True enough, when the infinitesimal calculus came into general use, in the
eighteenth century, confusion reigned on that point, and many
mathematicians were more concerned with obtaining new results than with
strictly justifying their proofs. Such a situation, however, was very
unsatisfactory and great efforts were soon spent to establish the calculus
on a logically firm basis. Between 1820 and 1830, fifty years before the
time Engels was writing, Cauchy gave a definition of the derivative as a
limit, and the difficulty against which Engels is stumbling, namely the
definition of differentials, disappeared:

  In the mathematical analysis of the seventeenth and most of the
eighteenth centuries, the Greek ideal of clear and rigorous reasoning
seemed to have been discarded. 'Intuition' and 'instinct' replaced
reason in many important instances. This only encouraged an uncritical
belief in the superhuman power of the new methods. It was generally
thought that a clear presentation of the results of the calculus was not
only unnecessary but impossible. Had not the new science been in the
hands of a small group of extremely competent men, serious errors and
even debacle might have resulted. These pioneers were guided by a strong
instinctive feeling that kept them from going far astray. But when the
French revolution opened the way to an immense extension of higher
learning, when increasingly large numbers of men wished to participate
in scientific activity, the critical revision of the new analysis could
no longer be postponed. This challenge was successfully met in the
nineteenth century, and today the calculus can be taught without a trace
of mystery and with complete rigor [Courant and Robbins 1948, page 399].

For Engels, the history of mathematics followed exactly the opposite
direction. Speaking of the derivative, he writes:

  I mention only in passing that this ratio [the derivative] between two
vanished quantities [...] is a contradiction; but that cannot disturb us
any more than it has disturbed mathematics in general for almost two
hundred years [1935, page 141].

Mathematics has indeed been disturbed by the 'contradiction', had spent
great efforts in order to overcome it and had, by Engels' time, succeeded.
But Engels paints a truly fantastic picture of the development of science.
For him, the eighteenth century had known a 'metaphysical' science,
meaning that scientists were then following logic, operating with 'fixed
categories' and ignoring change. In the nineteenth century science had
become 'dialectical', that is, had accepted contradictions as a token of
truth. He presents this picture many times in his writings, and it is
interesting to see what part mathematics plays in it. According to Engels,
'higher mathematics', that is, chiefly the infinitesimal calculus, is full
of 'contradictions'; mathematicians have been forced to accept these
contradictions, and their science is pure absurdity from the standpoint of
logic.

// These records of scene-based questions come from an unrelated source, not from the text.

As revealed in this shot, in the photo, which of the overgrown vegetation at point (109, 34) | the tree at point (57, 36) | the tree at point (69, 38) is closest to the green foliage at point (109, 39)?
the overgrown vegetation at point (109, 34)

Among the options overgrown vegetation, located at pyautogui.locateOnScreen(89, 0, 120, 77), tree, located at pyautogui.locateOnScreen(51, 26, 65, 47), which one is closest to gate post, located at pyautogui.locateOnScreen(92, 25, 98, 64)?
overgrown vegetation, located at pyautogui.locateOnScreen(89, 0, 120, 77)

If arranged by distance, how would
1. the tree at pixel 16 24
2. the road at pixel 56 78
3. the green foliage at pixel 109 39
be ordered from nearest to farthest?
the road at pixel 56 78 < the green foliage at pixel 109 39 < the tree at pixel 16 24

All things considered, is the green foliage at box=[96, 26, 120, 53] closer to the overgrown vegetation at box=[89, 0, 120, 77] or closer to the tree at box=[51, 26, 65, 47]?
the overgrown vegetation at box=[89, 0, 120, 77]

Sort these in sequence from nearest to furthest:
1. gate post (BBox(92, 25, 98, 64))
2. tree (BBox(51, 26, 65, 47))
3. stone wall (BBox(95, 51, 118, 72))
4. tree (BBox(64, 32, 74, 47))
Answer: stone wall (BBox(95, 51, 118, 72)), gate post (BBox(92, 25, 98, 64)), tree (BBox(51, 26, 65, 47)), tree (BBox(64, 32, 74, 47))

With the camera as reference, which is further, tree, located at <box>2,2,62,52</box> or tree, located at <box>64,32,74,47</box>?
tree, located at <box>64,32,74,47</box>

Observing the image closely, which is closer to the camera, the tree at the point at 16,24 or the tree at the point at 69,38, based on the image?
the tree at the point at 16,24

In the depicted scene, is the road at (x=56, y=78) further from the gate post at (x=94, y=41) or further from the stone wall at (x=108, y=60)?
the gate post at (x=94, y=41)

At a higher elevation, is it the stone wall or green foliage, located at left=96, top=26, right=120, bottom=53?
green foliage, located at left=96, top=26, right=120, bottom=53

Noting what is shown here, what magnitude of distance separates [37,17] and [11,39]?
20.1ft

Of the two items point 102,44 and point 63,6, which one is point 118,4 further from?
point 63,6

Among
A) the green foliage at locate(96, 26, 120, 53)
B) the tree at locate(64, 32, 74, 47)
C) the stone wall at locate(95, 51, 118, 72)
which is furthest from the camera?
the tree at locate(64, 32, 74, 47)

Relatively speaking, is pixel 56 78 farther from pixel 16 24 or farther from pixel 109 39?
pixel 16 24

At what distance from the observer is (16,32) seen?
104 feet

Then, this science has induced other sciences also to accept
contradictions and had led them from the 'metaphysical' era of the
eighteenth century to the 'dialectical' era of the nineteenth century:

  Until the end of the last century, even until 1830, natural scientists
were quite satisfied with the old metaphysics, because the real science
did not go beyond mechanics, terrestrial and cosmical. Nevertheless,
confusion was already introduced by the higher mathematics, which
considers the eternal truth of the lower mathematics as a superseded
standpoint, often affirms the contrary [of what lower mathematics does]
and establishes propositions that appear to the lower mathematician as
sheer nonsense. The fixed categories were here dissolving themselves,
mathematics had entered upon a ground where even such simple questions
as those of the mere abstract quantity, the bad infinite, were taking on
a completely dialectical shape and forcing the mathematicians, against
their will and without their knowledge, to become dialectical. Nothing
more comical than the wriggles, the foul tricks and the makeshifts used
by the mathematicians for solving that contradiction, for reconciling
higher and lower mathematics, for making clear to their mind that that
which appeared to them as an incontrovertible result was not pure
idiocy, and in general for rationally explaining the point of departure,
the method and the result of the mathematics of the infinite [1935, page
602].

By the 'mathematics of the infinite' Engels means, as we have seen, the
infinitesimal calculus, and his conception can hardly be more incorrect.
In the eighteenth century mathematics had acquired a great wealth of new
results, without always bothering too much about strict proofs. In the
nineteenth century, on the contrary, the accent was on rigor, and very
strict standards of logic were followed. Great progress was made in that
direction, and among what Engels calls 'the wriggles, the foul tricks and
the makeshifts' of the mathematicians are some of greatest achievements of
the human mind. The very year 1830, which he gives as the line of
demarcation between 'metaphysics' and 'dialectic' in science, marks, with
Cauchy, the introduction of a new rigor in mathematics. Engels' picture is
the exact opposite of the actual historical development.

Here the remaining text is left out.